You comment kind of reinforces the idea by the fact that you have to now say "AI slop" specifically to disambiguate it. It's kind of a fascinating little turn.

"Slop" originated on /pol/ but I'm not gong to try to tread the needle by of the rules by trying to explain it without being offensive or triggering some filter: The first related term here: https://en.wiktionary.org/wiki/AI_slop#English

You have this backwards, as Simon could tell you. In fact, Simon coined “AI slop” to mean “low quality AI output.”

I didn't coin it myself, but I did help amplify it at the moment it started to take off.

claiming you aren't robophobic is the first sign of being a robophobe.

If you've got a real argument to make, by all means, make it. Your anger does not magically "make it so".

It's still a vote, and votes don't require reasons, and shouldn't be dismissed out of hand. There's a growing chorus of those who are fed up with rules for thee but not for me.

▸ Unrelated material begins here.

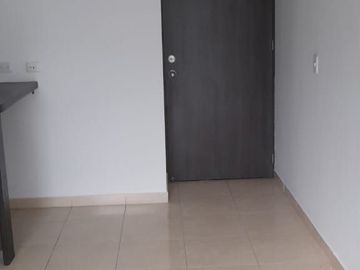 Venta apartamento Avenida Simon Bolivar Sector Dosquebradas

Automobiles are not interesting or useful because they're justing using trails the horses already built.

[flagged]

I think this is a worthwhile argument, but you do it a disservice by spamming it in trollish comments

I mean yeah, in this case I fed my own open source code directly into it.

[flagged]

This looks like a toy project, not a “VERY difficult” problem like you stated.

What does that mean? Have you never worked on extremely difficult problems as a side project?

I guess my comment got lost in translation. The project OP linked in his comment is a toy project, not a difficult problem as he led others to believe.

So you could have done it in your sleep, with your hands tied behind your back. Got it.

(You may not realize it but simonw is one of the cofounders of Django, Python's web framework. If they find a Python problem difficult, it probably is.)